Abstract

The principal aim of this paper is to analyze the trends of the multi-annual course of the selected characteristics of extreme precipitation, snow cover and atmospheric thunderstorms in the second half of the twentieth century in Poland. The results of these investigations show that in Poland it is only possible to determine a weak decreasing trend of extreme precipitation events in the S and especially in the SW part of the country. In northern Poland, opposite, although similarly weak, trends have also been observed. It is assumed that the most essential features of long-term changeability of extreme precipitation include a higher than average number of days with extremely high precipitation during the 1960s and 1970s, a distinctly lower frequency of such days during the 1950s, 1980s and in the first half of the1990s.
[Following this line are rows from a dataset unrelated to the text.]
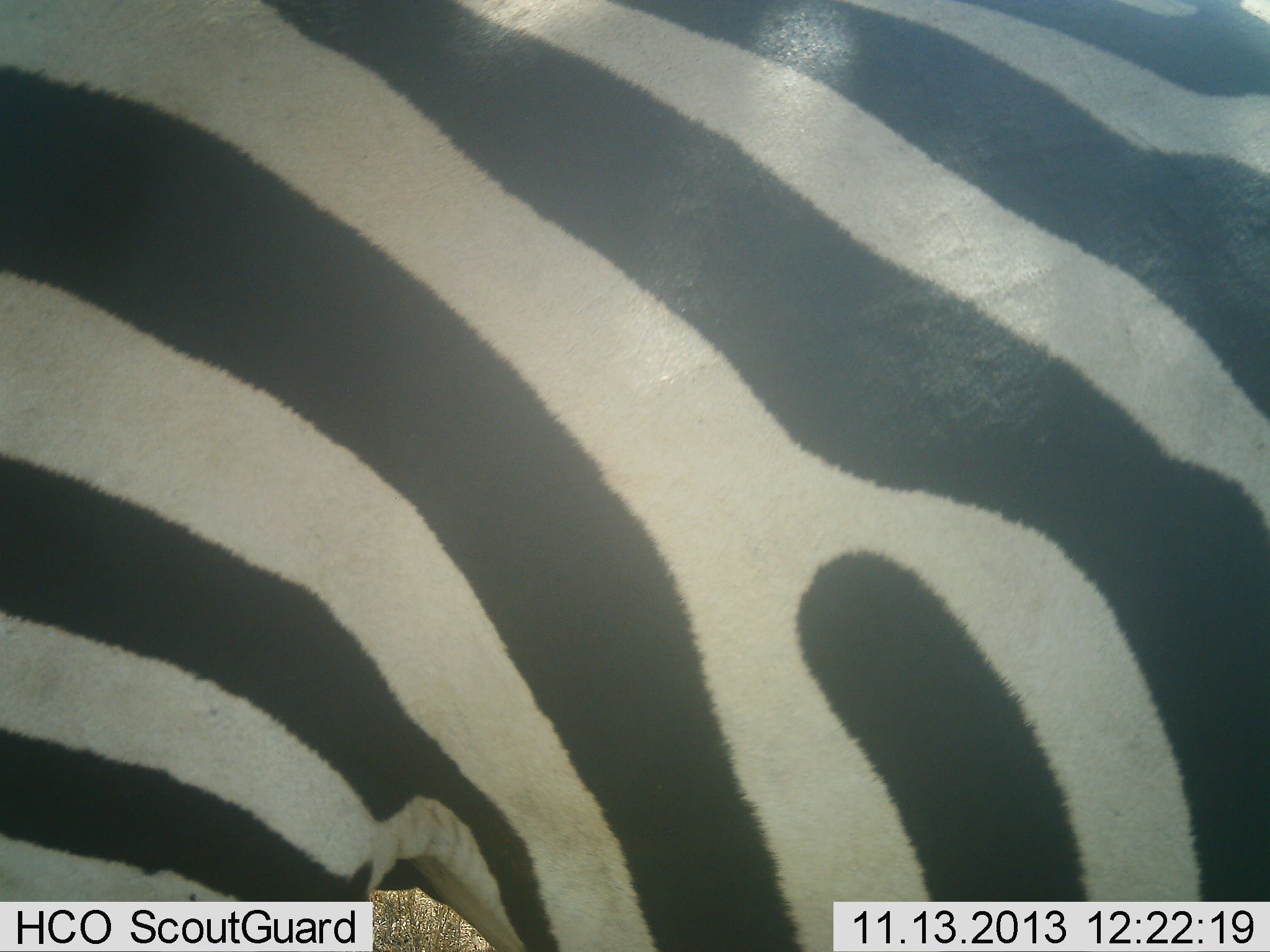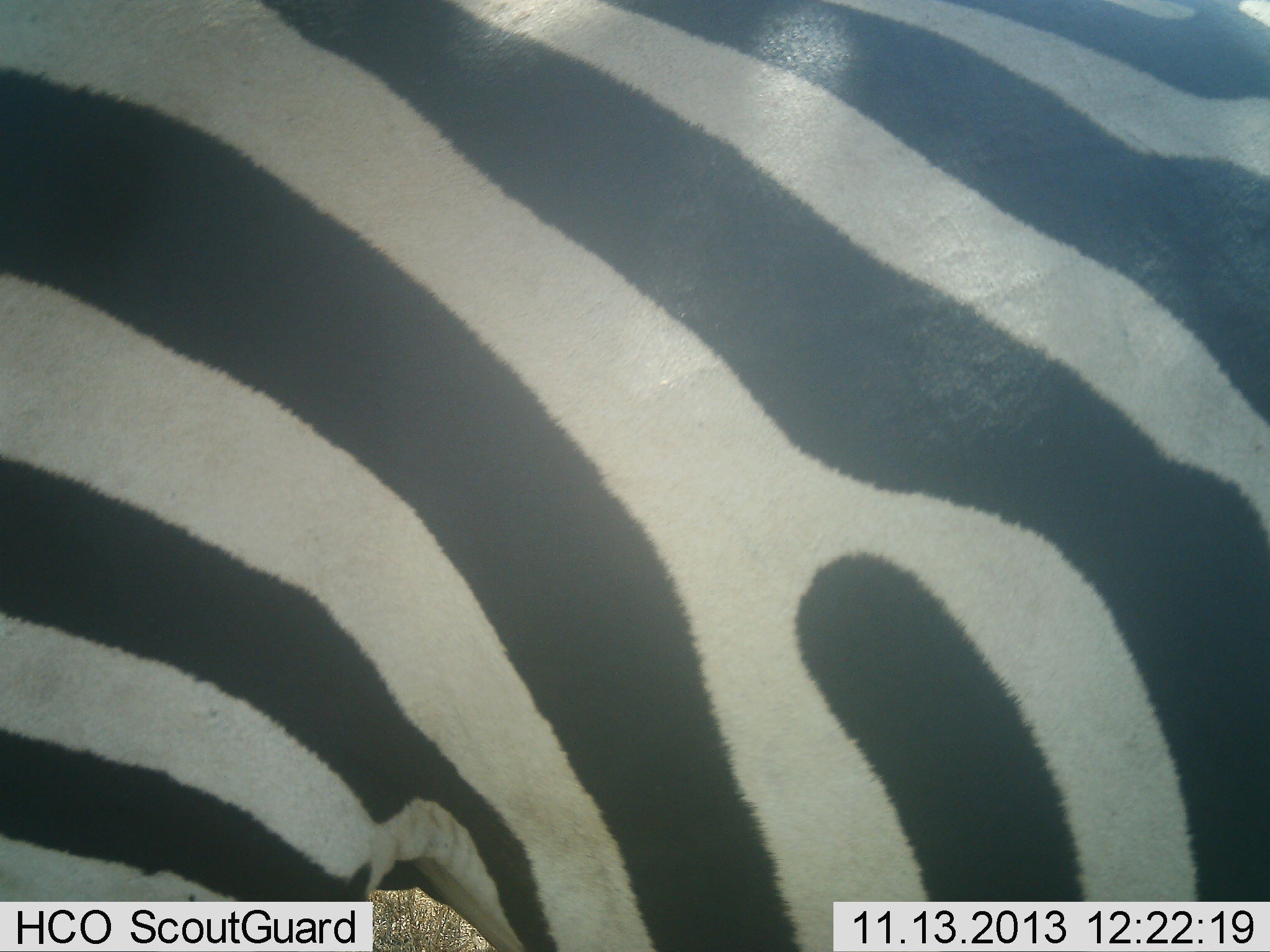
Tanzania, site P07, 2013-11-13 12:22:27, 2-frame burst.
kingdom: Animalia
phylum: Chordata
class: Mammalia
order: Perissodactyla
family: Equidae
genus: Equus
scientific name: Equus quagga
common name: plains zebra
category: zebra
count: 1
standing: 94%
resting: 0%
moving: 6%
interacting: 0%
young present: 0%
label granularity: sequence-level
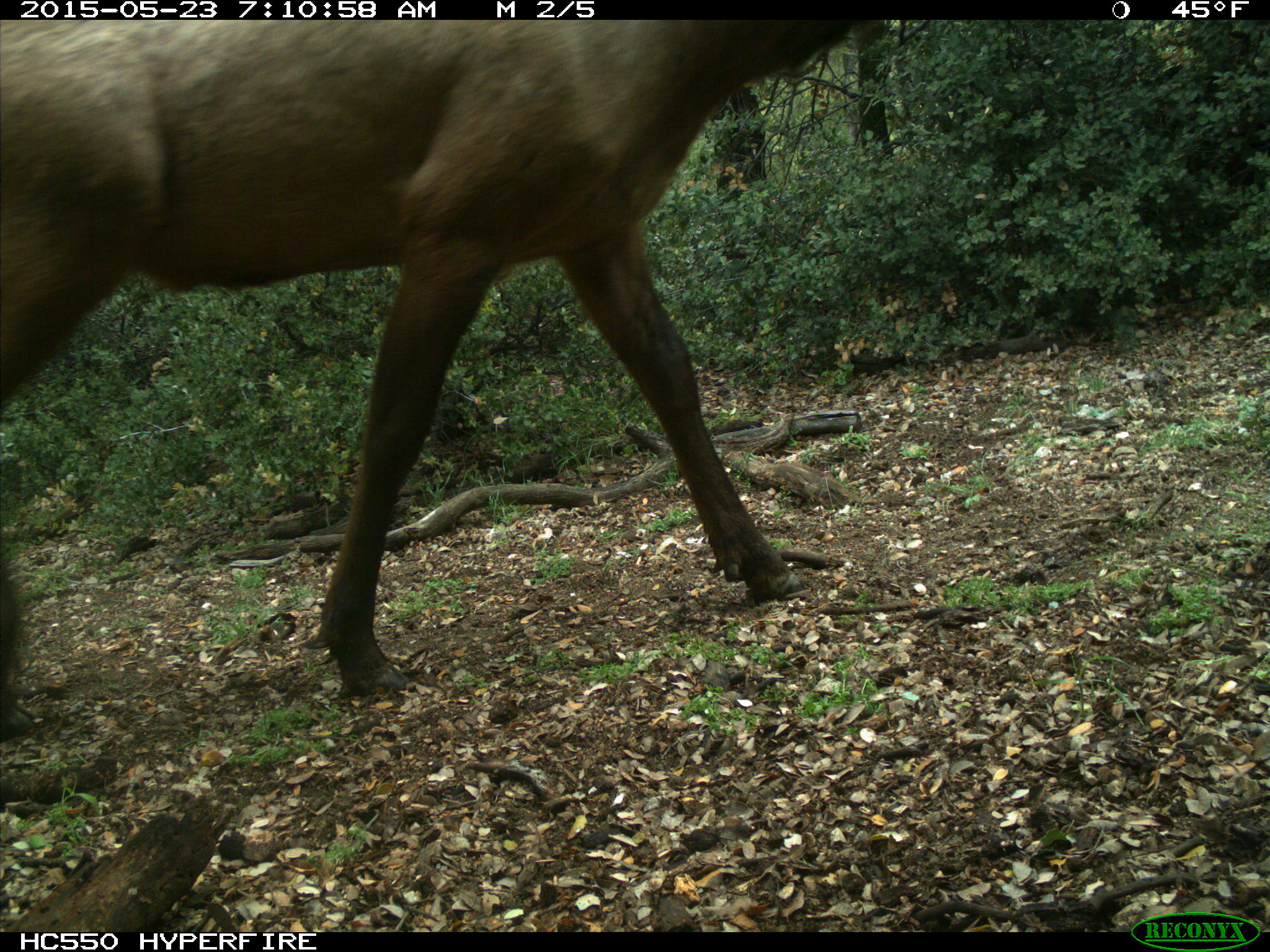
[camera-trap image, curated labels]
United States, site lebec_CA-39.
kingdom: Animalia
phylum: Chordata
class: Mammalia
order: Artiodactyla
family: Cervidae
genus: Cervus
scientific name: Cervus canadensis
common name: elk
In Poland it is possible to distinguish four broad homogenous areas in terms of the long-term changes in the occurrence of extreme precipitation events. There is considerable regional differentiation when it comes to the occurrence of thunderstorms in Poland, and their long-term changeability does not show any clear trends. Only three stations have determined a weak increase in the number of thunderstorms during the last 120 years. In some stations, an increase in the number of days with thunderstorms during the winter seasons was also observed. There were no significant trends in extreme snow cover in Poland. The periods that contained large and small areas of extreme snow cover thickness occurred alternately. Since the winter season 1987/88, the area of extremely thin snow cover has remained at a relatively high level.